PASSAGE TO READ.
-------------------------

Carriers swimming in money, 2022 to be record year: Allianz
2022 revenue to be up 19% YoY and operating cash flow to increase 8% YoY.
After almost doubling its revenues in 2021, the global container shipping sector is heading for another record year as freight rates show no sign of returning to pre-pandemic levels in the short term.
"Considering a sample of 30 global shipping companies, the sector's average revenue growth rate was +70% y/y in 2021, totaling around $11bn per company. The average net profit came to $3.5bn, particularly high for a sector that barely reached breakeven during the past five years," says Allianz Trade in its latest sector update.
Both volume and prices played a role in these record results "but freight rates were and continue to be the growth engine. In terms of volume, the global trade of merchandise grew by +9.8% y/y in 2021 (vs a contraction of -5% in 2020 and a pre-pandemic average pace of +1.6%). In the last 12 months, volume has grown by +5.0%. In terms of prices, the quicker-than-expected recovery of economic activity triggered a record increase in shipping demand that pushed freight rates up a staggering +113% by December 2021. In September 2021, they hit a never-before-seen peak of $10,377/forty-foot box (the pre-pandemic average was around $1,450 USD/forty-foot box)."

-------------------------

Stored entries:
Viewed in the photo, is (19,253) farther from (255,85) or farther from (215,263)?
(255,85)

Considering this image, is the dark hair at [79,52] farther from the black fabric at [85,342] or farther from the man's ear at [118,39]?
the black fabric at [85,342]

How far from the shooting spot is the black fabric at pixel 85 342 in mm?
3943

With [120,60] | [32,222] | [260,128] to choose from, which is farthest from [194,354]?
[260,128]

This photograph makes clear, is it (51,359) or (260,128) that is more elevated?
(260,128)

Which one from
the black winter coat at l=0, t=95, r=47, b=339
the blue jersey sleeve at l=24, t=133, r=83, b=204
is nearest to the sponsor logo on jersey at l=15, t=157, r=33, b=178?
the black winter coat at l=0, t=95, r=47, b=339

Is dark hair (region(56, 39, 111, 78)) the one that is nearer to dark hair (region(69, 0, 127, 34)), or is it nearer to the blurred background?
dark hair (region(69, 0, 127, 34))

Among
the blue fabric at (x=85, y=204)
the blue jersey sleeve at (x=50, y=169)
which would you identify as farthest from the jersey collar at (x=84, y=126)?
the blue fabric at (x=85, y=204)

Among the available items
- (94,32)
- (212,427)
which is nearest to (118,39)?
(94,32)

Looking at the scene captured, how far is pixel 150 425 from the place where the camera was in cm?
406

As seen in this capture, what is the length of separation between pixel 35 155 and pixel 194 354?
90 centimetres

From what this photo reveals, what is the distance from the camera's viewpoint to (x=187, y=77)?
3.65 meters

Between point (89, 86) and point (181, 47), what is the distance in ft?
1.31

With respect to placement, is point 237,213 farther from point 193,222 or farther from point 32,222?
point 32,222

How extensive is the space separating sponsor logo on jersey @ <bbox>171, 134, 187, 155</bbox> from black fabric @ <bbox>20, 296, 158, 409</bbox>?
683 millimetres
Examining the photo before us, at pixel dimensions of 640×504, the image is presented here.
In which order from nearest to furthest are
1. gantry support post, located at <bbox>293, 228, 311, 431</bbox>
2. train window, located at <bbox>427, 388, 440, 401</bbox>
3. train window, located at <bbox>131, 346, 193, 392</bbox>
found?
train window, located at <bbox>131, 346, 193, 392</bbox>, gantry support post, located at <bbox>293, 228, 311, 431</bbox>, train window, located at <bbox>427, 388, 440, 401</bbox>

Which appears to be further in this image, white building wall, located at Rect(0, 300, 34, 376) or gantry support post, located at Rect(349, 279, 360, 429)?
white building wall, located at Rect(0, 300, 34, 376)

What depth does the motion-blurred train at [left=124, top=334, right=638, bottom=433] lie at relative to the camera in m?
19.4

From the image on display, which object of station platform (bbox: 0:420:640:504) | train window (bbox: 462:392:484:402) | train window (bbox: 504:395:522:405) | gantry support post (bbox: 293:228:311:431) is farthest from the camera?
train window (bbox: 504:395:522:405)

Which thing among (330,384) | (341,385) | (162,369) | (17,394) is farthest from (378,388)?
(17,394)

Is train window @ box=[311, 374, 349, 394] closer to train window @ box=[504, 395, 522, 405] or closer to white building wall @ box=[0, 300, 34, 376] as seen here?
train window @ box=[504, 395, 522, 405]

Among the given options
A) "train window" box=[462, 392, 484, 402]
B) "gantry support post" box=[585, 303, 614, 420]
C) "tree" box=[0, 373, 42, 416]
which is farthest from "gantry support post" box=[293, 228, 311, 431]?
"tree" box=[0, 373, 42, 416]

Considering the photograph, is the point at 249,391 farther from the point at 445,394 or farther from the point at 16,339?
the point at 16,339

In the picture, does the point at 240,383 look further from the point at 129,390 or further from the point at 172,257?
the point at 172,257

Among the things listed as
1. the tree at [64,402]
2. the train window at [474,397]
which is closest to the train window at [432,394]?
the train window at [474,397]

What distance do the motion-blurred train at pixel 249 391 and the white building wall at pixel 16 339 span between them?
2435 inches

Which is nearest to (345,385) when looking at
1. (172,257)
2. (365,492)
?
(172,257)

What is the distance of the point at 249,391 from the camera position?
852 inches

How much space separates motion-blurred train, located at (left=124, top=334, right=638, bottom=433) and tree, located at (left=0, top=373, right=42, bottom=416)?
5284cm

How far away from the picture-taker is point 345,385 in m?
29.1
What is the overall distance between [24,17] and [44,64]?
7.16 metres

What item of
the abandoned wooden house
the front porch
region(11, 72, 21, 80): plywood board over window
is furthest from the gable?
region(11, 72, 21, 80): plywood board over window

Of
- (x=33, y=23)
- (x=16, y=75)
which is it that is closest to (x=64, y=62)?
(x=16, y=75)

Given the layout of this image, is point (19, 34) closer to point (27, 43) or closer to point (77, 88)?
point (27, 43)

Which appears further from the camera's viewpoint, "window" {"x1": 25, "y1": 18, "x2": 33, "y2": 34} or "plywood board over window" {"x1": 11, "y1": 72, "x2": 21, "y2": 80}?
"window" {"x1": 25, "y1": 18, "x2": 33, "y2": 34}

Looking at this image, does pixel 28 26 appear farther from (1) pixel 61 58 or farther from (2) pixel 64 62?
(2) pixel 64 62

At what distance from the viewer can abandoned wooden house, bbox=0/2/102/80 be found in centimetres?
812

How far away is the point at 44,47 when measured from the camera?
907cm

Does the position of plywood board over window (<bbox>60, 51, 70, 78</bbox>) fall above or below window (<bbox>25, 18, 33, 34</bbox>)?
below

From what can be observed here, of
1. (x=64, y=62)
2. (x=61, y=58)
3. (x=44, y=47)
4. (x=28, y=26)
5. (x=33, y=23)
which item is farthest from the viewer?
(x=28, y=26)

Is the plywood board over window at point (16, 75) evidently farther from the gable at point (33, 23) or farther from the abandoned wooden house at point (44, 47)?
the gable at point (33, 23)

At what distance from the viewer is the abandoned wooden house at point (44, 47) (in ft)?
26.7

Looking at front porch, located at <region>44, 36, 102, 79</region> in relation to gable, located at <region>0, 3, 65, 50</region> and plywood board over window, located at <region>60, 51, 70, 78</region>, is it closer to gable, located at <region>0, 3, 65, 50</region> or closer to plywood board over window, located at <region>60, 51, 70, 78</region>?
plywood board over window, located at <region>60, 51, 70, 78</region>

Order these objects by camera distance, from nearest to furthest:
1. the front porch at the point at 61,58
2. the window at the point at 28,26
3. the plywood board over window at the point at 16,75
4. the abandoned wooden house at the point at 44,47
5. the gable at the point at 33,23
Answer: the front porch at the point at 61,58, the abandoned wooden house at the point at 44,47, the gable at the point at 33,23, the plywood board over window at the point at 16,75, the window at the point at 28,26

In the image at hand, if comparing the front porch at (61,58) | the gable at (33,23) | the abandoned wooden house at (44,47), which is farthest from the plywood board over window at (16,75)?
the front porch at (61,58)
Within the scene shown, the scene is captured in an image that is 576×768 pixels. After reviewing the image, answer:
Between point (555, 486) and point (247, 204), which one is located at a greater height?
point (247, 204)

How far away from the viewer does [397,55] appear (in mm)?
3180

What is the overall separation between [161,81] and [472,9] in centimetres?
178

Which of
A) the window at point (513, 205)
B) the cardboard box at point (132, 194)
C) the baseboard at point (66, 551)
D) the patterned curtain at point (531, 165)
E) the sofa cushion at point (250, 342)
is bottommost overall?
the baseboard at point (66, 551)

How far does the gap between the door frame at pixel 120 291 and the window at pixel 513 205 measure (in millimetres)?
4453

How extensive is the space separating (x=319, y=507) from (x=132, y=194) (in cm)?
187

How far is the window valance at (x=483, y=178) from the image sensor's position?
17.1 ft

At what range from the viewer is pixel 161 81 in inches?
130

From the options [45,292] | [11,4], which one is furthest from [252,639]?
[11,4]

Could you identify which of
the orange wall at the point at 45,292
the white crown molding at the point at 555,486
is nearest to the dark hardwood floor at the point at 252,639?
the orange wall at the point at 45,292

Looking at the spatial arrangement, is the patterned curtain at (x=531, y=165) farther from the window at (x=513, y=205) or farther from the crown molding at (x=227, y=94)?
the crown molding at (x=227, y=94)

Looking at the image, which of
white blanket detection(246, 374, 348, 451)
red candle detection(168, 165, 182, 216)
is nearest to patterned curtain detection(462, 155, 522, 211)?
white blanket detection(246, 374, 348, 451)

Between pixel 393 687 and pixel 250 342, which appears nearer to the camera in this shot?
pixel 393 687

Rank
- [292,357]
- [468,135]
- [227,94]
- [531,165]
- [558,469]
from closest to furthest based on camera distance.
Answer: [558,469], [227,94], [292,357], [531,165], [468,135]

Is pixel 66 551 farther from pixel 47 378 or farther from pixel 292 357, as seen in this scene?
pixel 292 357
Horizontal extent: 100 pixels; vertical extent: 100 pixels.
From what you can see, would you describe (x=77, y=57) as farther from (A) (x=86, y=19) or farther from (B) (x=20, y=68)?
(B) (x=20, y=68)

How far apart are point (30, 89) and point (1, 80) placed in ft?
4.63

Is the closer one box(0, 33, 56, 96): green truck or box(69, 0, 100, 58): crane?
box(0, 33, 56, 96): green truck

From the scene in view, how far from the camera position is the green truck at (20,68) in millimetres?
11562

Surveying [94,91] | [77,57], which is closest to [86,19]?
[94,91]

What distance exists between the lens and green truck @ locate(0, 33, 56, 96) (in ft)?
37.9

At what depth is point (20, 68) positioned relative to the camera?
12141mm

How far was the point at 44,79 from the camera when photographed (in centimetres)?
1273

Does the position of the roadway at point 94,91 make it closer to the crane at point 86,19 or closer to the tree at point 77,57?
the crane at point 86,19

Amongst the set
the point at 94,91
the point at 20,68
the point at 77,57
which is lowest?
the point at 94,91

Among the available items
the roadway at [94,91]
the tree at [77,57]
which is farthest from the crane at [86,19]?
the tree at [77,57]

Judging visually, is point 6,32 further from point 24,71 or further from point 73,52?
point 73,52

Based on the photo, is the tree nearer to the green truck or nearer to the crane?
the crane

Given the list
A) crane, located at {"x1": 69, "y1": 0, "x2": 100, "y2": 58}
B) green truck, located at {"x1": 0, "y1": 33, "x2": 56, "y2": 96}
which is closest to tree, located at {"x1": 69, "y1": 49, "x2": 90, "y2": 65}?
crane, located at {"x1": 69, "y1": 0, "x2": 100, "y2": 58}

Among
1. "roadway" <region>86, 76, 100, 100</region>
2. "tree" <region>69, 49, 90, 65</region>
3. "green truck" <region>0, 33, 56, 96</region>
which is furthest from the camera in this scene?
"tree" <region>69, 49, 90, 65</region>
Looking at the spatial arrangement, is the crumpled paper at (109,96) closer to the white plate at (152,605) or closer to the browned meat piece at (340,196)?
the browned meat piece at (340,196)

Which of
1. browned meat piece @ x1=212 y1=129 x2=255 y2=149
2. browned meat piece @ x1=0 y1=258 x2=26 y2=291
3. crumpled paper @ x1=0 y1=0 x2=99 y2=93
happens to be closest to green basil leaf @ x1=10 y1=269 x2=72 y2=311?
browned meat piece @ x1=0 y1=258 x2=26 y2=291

-------------------------

TASK PROMPT.
In the article on container shipping, what peak freight rate per forty-foot box was reached in September 2021? The listing is separate material, unrelated to the article on container shipping.

ANSWER TO THE PROBLEM.
$10,377 per forty-foot box.